= List of mergers in Chiba Prefecture =

Here is a list of mergers in Chiba Prefecture, Japan since the Heisei era.

==Mergers from April 1, 1999 to Present==
- On April 1, 2001 - the town of Shiroi (leaving from Inba District) was elevated to city status.
- On April 1, 2002 - the town of Tomisato (leaving from Inba District) was elevated to city status.
- On June 6, 2003 - the town of Sekiyado (from Higashikatsushika District) was merged into the expanded city of Noda. (Merger information page)
- On February 11, 2005 - the town of Amatsukominato (from Awa District) was merged into the expanded city of Kamogawa.
- On March 28, 2005 - the town of Shōnan (from Higashikatsushika District) was merged into the expanded city of Kashiwa. Higashikatsushika District was dissolved as a result of this merger. (Merger information page)

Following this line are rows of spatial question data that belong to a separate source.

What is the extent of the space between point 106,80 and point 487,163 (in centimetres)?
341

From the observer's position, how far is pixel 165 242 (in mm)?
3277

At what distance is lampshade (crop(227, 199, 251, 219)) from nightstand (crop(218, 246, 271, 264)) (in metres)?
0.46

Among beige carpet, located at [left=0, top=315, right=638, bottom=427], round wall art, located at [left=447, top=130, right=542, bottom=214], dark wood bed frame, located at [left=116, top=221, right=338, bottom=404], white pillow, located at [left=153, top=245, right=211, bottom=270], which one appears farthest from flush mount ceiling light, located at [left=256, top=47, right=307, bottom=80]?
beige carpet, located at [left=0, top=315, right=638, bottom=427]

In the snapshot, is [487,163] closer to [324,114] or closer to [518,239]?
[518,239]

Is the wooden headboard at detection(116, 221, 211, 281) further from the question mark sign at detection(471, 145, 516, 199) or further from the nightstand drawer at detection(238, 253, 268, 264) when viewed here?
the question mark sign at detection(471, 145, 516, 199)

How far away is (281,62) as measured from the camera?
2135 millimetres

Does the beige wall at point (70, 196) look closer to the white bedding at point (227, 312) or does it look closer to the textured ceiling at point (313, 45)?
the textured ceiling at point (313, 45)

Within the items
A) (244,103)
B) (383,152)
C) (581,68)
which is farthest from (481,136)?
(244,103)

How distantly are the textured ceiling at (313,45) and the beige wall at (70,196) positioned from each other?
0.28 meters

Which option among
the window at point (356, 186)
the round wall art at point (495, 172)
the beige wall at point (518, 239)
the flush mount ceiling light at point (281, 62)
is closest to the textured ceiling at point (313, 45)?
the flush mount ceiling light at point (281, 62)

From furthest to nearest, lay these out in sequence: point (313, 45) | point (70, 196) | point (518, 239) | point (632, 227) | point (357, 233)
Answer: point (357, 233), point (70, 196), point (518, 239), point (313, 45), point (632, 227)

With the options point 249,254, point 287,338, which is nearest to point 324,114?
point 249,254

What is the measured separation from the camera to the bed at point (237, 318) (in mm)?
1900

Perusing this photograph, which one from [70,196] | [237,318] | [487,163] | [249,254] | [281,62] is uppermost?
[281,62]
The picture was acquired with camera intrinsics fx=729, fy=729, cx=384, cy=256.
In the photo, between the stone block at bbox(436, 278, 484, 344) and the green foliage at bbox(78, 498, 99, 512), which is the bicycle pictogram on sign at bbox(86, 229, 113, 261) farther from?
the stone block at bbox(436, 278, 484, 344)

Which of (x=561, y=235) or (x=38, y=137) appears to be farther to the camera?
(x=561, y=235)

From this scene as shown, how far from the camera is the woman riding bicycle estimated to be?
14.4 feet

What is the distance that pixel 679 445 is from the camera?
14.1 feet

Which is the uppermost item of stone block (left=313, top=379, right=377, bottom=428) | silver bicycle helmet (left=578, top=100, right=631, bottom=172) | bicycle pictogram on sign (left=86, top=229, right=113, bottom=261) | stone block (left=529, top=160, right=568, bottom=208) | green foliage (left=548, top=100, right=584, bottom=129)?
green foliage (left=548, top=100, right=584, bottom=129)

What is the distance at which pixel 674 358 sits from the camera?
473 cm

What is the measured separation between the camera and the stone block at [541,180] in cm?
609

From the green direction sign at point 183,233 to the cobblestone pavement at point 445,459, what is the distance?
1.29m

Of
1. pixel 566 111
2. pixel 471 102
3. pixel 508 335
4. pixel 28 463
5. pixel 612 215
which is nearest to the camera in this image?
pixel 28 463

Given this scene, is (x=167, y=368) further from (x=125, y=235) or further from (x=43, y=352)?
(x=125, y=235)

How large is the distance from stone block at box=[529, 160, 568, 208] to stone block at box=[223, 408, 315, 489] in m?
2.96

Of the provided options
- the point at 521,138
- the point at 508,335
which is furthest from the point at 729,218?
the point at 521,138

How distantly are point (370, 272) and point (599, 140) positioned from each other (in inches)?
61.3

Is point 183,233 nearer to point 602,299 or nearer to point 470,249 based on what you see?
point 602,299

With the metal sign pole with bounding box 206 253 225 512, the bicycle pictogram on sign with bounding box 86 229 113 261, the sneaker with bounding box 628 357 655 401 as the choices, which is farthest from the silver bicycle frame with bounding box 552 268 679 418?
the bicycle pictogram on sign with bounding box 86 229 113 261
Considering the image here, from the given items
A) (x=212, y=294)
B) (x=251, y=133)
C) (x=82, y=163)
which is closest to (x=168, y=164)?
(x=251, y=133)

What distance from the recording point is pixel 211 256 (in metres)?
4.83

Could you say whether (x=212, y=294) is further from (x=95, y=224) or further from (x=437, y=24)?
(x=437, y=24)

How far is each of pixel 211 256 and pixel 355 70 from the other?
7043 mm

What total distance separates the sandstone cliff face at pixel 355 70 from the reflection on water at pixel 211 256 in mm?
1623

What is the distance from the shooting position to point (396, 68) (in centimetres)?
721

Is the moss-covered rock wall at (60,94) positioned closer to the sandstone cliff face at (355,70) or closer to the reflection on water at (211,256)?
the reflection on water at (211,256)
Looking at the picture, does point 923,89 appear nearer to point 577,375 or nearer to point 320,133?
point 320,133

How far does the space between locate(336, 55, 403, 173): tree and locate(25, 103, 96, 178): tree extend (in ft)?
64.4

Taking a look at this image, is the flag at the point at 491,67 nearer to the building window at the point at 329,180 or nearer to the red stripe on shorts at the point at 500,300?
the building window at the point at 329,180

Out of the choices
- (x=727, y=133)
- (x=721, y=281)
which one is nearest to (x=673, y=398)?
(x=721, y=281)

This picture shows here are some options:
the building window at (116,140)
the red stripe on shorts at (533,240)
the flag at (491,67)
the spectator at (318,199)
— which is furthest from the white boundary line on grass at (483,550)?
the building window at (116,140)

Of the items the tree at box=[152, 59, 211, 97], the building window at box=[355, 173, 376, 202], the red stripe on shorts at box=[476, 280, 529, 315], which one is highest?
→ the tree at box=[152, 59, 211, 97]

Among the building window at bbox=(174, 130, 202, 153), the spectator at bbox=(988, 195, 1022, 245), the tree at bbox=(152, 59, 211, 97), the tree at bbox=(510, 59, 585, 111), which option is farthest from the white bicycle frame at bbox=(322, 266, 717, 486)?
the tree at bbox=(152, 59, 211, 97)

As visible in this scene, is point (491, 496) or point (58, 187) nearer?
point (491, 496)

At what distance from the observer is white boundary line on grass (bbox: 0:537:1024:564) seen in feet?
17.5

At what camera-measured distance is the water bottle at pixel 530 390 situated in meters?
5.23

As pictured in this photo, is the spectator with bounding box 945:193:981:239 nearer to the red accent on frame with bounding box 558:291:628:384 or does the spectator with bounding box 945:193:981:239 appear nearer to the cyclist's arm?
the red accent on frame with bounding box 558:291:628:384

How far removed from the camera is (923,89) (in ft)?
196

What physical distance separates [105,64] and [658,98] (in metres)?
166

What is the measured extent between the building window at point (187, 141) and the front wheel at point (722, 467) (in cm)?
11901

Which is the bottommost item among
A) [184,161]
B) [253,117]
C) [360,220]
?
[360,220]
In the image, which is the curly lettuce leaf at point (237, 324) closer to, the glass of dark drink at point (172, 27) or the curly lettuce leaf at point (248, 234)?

- On July 1, 2005 - the old city of Asahi absorbed the town of Hikata (from Katori District), and the towns of Iioka and Unakami (both from Kaijō District) to create the new and expanded city of Asahi. Kaijō District was dissolved as a result of this merger. (Merger information page)
- On December 5, 2005 - the town of Isumi absorbed the towns of Misaki and Ōhara (all from Isumi District) to create the city of Isumi.
- On January 23, 2006 - the city of Yōkaichiba was merged with the town of Nosaka (from Sōsa District) to create the city of Sōsa.
- On March 20, 2006 - the towns of Chikura, Maruyama, Shirahama, Tomiura, Tomiyama and Wada, and the village of Miyoshi (all from Awa District) were merged to create the city of Minamibōsō.
- On March 27, 2006 - the towns of Shimofusa and Taiei (both from Katori District) were merged into the expanded city of Narita.
- On March 27, 2006 - the city of Sawara absorbed the towns of Kurimoto, Omigawa and Yamada (all from Katori District) to create the city of Katori.
- On March 27, 2006 - the towns of Matsuo, Narutō and Sanbu, and the village of Hasunuma (all from Sanbu District) were merged to create the city of Sanmu.
- On March 27, 2006 - the town of Hikari (from Sōsa District), and the town of Yokoshiba (from Sanbu District) were merged to create the town of Yokoshibahikari (in Sanbu District). Sōsa District was dissolved as a result of this merger.
- On March 23, 2010 - the villages of Inba and Motono (both from Inba District) were merged into the expanded city of Inzai.
- On January 1, 2013 - the town of Ōamishirasato (leaving from Sanbu District) was elevated to city status.